To be done:
Transcribe, word for word, the portion of the article on Danica Patrick below that begins at the words "That wasn't always" and stops after the words "bit more guarded.".

Reading passage:
Danica Patrick flying high personally and professionally

DAYTONA BEACH, Fla. – After winning pole position for Sunday's Daytona 500, the public focus and the fan pressure to win the Great American Race has descended on Danica Patrick.

Famous driver, historic moment, grand stage.

Yet standing inside her hauler Wednesday afternoon inside Daytona International Speedway, Patrick simply laughed away the burden of sudden expectations. Oh, she feels the urgency with such a fast car. And she gets the importance of the groundbreaking accomplishment – she'll be the first woman to start from the pole in NASCAR's biggest race. This, however, is the modern, carefree Danica – new boyfriend, new attitude. She has little time for pressure.

"This is a cool week," Patrick acknowledged. "And I feel really relaxed."

That wasn't always the case with Patrick, who's been in the spotlight since bursting onto the racing scene in 2005 when she led the Indy 500 and nearly won the thing. Soon she'd be a famous duel threat racer/swimsuit model.

She was a bit more programmed then. A bit more guarded.

Now 30 and officially filed for divorce from her husband of seven years, she hardly cares what anyone thinks of her. Well, other than boyfriend Ricky Stenhouse, Jr., a fellow Sprint Cup driver. Patrick is hardly shy about sharing details of their relationship, even how and where they're spending their time here at the infield of Daytona.

Saved entries:
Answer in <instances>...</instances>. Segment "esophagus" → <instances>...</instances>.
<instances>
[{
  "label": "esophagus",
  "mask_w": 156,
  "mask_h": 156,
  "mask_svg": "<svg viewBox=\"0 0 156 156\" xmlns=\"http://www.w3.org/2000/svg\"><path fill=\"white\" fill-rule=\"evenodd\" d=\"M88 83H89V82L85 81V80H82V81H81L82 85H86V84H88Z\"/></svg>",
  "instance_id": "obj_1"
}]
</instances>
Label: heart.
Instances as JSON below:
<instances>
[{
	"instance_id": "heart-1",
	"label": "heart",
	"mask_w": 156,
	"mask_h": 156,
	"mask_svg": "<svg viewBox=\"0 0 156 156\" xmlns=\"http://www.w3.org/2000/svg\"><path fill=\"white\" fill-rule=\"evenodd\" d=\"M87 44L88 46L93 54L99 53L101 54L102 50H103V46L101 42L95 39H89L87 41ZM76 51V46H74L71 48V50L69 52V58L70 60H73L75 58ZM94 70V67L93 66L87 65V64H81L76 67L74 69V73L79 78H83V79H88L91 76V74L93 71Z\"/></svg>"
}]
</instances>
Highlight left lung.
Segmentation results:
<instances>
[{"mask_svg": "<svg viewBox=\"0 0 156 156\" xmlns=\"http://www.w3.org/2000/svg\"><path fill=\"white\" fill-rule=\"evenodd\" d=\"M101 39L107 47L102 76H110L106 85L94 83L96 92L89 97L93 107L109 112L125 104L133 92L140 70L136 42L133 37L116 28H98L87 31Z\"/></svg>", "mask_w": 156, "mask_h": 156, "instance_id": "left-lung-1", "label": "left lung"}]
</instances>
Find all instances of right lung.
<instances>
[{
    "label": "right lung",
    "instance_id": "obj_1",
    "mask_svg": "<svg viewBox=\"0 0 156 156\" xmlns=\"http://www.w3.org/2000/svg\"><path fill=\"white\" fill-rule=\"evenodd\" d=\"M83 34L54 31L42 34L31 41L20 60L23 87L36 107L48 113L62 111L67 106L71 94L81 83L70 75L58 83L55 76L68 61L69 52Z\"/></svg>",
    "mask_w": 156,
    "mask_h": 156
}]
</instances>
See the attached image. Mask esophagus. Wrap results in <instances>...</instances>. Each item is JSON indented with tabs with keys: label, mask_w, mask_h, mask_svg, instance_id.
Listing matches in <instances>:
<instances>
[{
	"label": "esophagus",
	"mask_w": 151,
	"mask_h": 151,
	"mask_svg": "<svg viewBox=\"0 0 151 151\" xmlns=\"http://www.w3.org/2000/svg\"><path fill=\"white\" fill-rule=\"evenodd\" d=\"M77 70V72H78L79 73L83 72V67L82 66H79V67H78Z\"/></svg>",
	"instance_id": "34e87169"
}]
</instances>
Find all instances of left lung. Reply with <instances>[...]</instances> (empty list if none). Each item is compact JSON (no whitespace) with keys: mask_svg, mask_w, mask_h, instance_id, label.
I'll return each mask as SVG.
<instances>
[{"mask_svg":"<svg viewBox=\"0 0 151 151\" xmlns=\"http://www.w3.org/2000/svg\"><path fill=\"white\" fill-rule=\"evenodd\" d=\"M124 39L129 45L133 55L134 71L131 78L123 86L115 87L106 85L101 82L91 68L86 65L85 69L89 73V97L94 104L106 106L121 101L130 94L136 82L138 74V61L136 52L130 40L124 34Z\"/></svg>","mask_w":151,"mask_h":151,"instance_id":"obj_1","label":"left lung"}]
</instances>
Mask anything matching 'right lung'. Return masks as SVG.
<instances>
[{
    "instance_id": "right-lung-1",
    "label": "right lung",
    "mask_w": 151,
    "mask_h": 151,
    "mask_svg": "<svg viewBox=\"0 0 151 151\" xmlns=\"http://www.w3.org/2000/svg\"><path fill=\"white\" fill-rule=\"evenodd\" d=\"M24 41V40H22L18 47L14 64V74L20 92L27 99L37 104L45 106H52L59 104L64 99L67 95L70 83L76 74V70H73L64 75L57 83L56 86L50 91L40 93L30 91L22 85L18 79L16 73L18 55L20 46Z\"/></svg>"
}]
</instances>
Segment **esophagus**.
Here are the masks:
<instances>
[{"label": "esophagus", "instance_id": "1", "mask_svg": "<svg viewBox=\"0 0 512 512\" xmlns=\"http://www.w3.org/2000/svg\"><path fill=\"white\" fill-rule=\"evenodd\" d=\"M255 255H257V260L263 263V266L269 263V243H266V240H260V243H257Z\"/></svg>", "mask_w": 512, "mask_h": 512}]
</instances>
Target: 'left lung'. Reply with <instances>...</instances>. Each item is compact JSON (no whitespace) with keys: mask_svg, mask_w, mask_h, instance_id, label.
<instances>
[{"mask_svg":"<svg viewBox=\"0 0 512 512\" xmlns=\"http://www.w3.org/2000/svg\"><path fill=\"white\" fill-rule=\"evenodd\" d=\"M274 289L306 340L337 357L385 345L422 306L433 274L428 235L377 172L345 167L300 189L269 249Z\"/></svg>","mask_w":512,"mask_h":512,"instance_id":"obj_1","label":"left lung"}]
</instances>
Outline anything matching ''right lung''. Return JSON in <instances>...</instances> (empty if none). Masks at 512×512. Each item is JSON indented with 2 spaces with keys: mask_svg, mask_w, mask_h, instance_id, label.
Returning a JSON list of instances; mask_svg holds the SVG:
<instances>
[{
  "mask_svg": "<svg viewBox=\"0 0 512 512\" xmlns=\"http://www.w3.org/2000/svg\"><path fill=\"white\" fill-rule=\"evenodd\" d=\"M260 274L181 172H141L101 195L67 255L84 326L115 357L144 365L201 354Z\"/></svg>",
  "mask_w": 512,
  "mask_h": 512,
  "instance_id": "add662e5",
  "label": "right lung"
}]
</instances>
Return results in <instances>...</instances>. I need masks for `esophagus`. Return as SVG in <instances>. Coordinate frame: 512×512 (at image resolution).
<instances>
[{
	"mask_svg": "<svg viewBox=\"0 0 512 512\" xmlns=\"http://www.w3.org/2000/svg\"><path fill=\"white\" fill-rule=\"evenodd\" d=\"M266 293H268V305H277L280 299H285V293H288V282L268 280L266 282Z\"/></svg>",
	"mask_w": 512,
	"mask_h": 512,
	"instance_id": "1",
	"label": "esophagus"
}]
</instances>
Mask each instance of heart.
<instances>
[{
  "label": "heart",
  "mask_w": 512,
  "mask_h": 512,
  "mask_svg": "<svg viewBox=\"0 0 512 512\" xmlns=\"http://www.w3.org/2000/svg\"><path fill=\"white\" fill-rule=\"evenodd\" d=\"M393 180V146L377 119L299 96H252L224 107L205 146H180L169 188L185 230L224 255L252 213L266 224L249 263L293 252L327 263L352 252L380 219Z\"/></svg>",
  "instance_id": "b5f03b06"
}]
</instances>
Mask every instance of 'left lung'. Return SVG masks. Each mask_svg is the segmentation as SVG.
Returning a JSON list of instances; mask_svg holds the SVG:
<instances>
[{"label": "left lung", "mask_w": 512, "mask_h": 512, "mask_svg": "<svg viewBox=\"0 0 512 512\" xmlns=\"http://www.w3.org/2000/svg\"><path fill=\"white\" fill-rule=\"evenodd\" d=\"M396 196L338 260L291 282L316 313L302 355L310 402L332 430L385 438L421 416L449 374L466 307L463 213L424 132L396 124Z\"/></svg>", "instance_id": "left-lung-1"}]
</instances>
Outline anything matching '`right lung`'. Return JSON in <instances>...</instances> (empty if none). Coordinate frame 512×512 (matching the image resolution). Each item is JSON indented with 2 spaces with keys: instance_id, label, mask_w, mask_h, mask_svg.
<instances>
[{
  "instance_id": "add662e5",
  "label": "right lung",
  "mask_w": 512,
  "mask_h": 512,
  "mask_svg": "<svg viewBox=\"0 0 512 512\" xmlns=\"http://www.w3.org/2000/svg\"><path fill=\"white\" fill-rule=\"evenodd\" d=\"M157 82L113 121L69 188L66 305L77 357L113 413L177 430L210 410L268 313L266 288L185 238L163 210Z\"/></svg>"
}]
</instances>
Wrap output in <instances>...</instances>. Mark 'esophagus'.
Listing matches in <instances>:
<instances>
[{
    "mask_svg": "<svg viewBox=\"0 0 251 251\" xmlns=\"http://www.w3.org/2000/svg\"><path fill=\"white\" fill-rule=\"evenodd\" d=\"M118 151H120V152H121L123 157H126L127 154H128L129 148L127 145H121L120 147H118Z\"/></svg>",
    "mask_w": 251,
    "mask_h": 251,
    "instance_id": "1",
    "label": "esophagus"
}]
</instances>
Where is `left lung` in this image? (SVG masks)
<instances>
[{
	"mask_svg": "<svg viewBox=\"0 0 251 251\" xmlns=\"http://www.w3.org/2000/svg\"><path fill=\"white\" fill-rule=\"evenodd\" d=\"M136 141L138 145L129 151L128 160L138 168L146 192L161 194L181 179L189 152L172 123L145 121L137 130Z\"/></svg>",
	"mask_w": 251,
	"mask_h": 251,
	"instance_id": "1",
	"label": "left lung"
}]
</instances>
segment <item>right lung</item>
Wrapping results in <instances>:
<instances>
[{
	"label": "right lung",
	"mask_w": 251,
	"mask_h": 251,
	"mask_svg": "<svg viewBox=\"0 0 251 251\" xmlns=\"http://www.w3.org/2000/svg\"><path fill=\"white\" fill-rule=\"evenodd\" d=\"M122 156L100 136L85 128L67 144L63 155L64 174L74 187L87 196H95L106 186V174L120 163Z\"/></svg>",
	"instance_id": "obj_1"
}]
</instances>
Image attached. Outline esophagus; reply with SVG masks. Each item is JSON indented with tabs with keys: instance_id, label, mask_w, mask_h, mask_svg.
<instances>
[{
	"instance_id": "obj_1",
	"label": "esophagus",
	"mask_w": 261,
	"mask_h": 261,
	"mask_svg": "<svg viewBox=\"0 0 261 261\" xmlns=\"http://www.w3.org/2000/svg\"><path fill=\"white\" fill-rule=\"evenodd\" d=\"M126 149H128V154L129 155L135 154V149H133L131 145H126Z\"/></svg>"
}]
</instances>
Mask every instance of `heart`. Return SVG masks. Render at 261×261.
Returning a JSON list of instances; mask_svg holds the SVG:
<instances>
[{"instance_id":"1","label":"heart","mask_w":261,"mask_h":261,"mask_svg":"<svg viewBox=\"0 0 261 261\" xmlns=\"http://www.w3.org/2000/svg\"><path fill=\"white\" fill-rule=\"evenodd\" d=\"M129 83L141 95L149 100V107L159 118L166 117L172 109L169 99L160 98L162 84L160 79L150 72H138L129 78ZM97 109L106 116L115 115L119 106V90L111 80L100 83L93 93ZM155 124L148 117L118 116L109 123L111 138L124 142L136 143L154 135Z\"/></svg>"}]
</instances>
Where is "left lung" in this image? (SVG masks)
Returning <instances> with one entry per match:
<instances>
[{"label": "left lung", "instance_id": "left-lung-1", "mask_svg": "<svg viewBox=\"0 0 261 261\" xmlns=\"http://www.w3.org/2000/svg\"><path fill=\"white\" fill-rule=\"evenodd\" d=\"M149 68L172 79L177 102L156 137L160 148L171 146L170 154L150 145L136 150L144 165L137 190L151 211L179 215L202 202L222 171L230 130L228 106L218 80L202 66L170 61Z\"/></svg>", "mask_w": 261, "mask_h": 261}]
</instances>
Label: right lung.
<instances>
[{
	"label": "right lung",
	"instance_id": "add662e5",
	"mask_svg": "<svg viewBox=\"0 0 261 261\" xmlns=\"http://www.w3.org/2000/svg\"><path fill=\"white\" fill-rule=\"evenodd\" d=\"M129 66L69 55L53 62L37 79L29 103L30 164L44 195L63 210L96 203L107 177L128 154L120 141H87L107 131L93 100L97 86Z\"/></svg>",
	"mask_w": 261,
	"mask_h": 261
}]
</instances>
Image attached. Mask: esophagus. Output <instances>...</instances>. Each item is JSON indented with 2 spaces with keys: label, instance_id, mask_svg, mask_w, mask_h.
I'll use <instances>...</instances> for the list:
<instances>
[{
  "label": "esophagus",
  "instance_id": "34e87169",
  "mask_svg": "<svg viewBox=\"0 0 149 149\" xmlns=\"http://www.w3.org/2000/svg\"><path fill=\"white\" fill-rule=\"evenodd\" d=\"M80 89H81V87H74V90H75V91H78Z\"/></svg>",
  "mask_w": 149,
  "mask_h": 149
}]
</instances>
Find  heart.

Result of this exercise:
That wasn't always the case with Patrick, who's been in the spotlight since bursting onto the racing scene in 2005 when she led the Indy 500 and nearly won the thing. Soon she'd be a famous duel threat racer/swimsuit model.

She was a bit more programmed then. A bit more guarded.